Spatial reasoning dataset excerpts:
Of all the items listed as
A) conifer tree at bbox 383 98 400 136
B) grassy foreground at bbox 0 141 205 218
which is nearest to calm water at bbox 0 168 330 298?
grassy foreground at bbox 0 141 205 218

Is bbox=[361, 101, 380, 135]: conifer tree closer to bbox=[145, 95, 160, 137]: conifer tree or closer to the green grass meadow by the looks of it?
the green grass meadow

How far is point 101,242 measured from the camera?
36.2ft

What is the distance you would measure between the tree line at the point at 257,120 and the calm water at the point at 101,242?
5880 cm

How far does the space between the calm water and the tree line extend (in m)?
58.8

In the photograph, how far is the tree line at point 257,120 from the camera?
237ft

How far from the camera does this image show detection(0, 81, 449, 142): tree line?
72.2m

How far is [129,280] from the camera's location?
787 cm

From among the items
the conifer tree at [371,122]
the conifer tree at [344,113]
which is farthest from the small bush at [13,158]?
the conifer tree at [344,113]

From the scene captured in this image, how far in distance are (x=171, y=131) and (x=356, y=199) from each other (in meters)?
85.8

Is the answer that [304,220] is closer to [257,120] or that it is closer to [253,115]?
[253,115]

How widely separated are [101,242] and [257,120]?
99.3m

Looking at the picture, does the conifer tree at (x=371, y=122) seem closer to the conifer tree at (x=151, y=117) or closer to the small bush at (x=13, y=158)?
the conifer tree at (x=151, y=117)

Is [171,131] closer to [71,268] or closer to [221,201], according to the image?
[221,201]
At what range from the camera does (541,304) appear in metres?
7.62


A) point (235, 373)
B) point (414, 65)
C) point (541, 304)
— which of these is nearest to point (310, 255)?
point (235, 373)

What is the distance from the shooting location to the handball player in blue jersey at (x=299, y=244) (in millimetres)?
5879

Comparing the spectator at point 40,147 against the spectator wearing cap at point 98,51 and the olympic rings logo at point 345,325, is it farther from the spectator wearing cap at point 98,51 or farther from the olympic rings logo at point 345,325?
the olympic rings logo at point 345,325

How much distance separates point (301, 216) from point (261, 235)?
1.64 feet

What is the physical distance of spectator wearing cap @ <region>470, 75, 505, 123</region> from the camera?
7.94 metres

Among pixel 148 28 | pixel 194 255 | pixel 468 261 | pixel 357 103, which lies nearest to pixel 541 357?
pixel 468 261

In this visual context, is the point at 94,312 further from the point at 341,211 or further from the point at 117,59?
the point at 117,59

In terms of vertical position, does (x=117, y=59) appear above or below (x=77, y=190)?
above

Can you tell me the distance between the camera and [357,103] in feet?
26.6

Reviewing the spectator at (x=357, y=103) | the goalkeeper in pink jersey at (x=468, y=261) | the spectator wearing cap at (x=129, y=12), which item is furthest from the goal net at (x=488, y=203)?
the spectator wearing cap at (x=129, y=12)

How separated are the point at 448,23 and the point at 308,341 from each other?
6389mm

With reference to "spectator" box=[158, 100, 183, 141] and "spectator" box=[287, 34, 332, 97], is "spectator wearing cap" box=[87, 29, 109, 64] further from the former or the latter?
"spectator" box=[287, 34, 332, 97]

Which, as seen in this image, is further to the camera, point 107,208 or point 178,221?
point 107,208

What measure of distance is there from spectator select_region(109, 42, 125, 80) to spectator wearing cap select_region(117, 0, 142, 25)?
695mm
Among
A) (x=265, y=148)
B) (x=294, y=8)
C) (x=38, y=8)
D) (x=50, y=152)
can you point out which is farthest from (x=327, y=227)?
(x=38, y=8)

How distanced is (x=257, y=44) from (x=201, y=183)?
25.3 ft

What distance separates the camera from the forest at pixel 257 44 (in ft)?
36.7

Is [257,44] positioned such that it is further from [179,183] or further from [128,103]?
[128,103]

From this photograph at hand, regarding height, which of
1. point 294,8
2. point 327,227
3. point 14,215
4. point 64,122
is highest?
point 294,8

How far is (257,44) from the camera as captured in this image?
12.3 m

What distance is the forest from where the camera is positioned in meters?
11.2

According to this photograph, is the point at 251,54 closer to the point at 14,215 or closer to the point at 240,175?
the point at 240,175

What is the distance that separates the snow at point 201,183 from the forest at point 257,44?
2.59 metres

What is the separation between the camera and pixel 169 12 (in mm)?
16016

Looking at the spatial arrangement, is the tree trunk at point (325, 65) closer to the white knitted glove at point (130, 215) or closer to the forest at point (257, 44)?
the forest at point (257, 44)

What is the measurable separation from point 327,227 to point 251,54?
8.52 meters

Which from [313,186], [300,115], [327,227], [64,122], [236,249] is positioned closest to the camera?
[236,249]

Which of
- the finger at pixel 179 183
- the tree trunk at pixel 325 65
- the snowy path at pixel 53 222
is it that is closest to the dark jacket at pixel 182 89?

◆ **TO DO**
Exactly reproduce the material above.

◆ **TASK RESULT**
Of all the items listed as
A) conifer tree at bbox 383 98 400 136
B) grassy foreground at bbox 0 141 205 218
which is nearest to calm water at bbox 0 168 330 298?
grassy foreground at bbox 0 141 205 218

Is bbox=[361, 101, 380, 135]: conifer tree closer to bbox=[145, 95, 160, 137]: conifer tree or closer to the green grass meadow by the looks of it?
the green grass meadow

How far is point 101,242 measured from the camera?
36.2ft

What is the distance you would measure between the tree line at the point at 257,120 and the calm water at the point at 101,242?
5880 cm

How far does the space between the calm water and the tree line extend (in m)?
58.8

In the photograph, how far is the tree line at point 257,120 from the camera?
237ft

How far from the camera does this image show detection(0, 81, 449, 142): tree line?
72.2m

How far is [129,280] from the camera's location?
787 cm

From among the items
the conifer tree at [371,122]
the conifer tree at [344,113]
which is farthest from the small bush at [13,158]?
the conifer tree at [344,113]

From the scene captured in this image, how far in distance are (x=171, y=131) and (x=356, y=199) from each other (in meters)?
85.8

Is the answer that [304,220] is closer to [257,120] or that it is closer to [253,115]?
[253,115]

How widely separated are [101,242] and [257,120]?
99.3m

Looking at the picture, does the conifer tree at (x=371, y=122) seem closer to the conifer tree at (x=151, y=117) or closer to the small bush at (x=13, y=158)?
the conifer tree at (x=151, y=117)

Is [171,131] closer to [71,268] or closer to [221,201], according to the image?
[221,201]
At what range from the camera does (541,304) appear in metres?
7.62


A) point (235, 373)
B) point (414, 65)
C) point (541, 304)
— which of these is nearest to point (310, 255)?
point (235, 373)

What is the distance from the shooting location to the handball player in blue jersey at (x=299, y=244) (in millimetres)?
5879

Comparing the spectator at point 40,147 against the spectator wearing cap at point 98,51 and the olympic rings logo at point 345,325, is it farther from the spectator wearing cap at point 98,51 or farther from the olympic rings logo at point 345,325?
the olympic rings logo at point 345,325

How much distance separates point (301, 216) from point (261, 235)?
1.64 feet

What is the physical distance of spectator wearing cap @ <region>470, 75, 505, 123</region> from the camera?
7.94 metres

Among pixel 148 28 | pixel 194 255 | pixel 468 261 | pixel 357 103, which lies nearest to pixel 541 357?
pixel 468 261

In this visual context, is the point at 94,312 further from the point at 341,211 or further from the point at 117,59?
the point at 117,59

In terms of vertical position, does (x=117, y=59) appear above or below (x=77, y=190)?
above

Can you tell me the distance between the camera and [357,103] in feet?
26.6

Reviewing the spectator at (x=357, y=103) | the goalkeeper in pink jersey at (x=468, y=261) | the spectator wearing cap at (x=129, y=12), which item is furthest from the goal net at (x=488, y=203)?
the spectator wearing cap at (x=129, y=12)

How separated are the point at 448,23 and the point at 308,341 from each other?
6389mm

With reference to "spectator" box=[158, 100, 183, 141] and "spectator" box=[287, 34, 332, 97], is "spectator wearing cap" box=[87, 29, 109, 64] further from the former or the latter?
"spectator" box=[287, 34, 332, 97]

Which, as seen in this image, is further to the camera, point 107,208 or point 178,221?
point 107,208

What measure of distance is there from spectator select_region(109, 42, 125, 80) to spectator wearing cap select_region(117, 0, 142, 25)?
695mm
Among
A) (x=265, y=148)
B) (x=294, y=8)
C) (x=38, y=8)
D) (x=50, y=152)
can you point out which is farthest from (x=327, y=227)?
(x=38, y=8)

How distanced is (x=257, y=44) from (x=201, y=183)?
25.3 ft

What distance separates the camera from the forest at pixel 257 44 (in ft)?
36.7

Is [257,44] positioned such that it is further from [179,183] or further from [128,103]?
[128,103]

From this photograph at hand, regarding height, which of
1. point 294,8
2. point 327,227
3. point 14,215
4. point 64,122
is highest?
point 294,8

How far is (257,44) from the camera as captured in this image?
12.3 m

What distance is the forest from where the camera is positioned in meters?
11.2

According to this photograph, is the point at 251,54 closer to the point at 14,215 or closer to the point at 240,175?
the point at 240,175

What is the distance that separates the snow at point 201,183 from the forest at point 257,44?
2.59 metres

What is the separation between the camera and pixel 169 12 (in mm)?
16016

Looking at the spatial arrangement, is the tree trunk at point (325, 65) closer to the white knitted glove at point (130, 215) or closer to the forest at point (257, 44)?
the forest at point (257, 44)

What is the measurable separation from point 327,227 to point 251,54?
8.52 meters

Which from [313,186], [300,115], [327,227], [64,122], [236,249] is positioned closest to the camera?
[236,249]

Which of
- the finger at pixel 179 183
- the tree trunk at pixel 325 65
- the snowy path at pixel 53 222
is it that is closest to the dark jacket at pixel 182 89?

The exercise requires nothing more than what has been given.